START

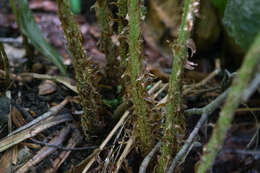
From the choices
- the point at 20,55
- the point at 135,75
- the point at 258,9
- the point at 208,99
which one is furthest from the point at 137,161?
the point at 20,55

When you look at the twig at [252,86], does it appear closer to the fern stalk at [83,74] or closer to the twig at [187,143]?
the twig at [187,143]

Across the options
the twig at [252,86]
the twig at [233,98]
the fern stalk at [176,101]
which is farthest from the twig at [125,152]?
the twig at [252,86]

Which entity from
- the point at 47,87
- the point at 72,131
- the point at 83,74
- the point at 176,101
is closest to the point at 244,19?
the point at 176,101

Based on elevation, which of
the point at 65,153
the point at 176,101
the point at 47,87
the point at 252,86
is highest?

END

## [SET TASK]
Rewrite the lines starting at the one containing "When you look" and ending at the last of them, changing every "fern stalk" to "reed stem" and keeping all else unchanged.

## [RESPONSE FOR THIS EXERCISE]
When you look at the twig at [252,86], does it appear closer to the reed stem at [83,74] or closer to the twig at [187,143]?
the twig at [187,143]

Across the options
the twig at [252,86]
the twig at [233,98]
the reed stem at [176,101]
which is farthest from the twig at [125,152]?
the twig at [252,86]

Which entity from
- the point at 47,87
- the point at 72,131
- the point at 83,74
- the point at 176,101
is closest to the point at 244,19?
the point at 176,101

Based on elevation, which of
the point at 65,153
the point at 176,101
the point at 47,87
the point at 252,86
is highest?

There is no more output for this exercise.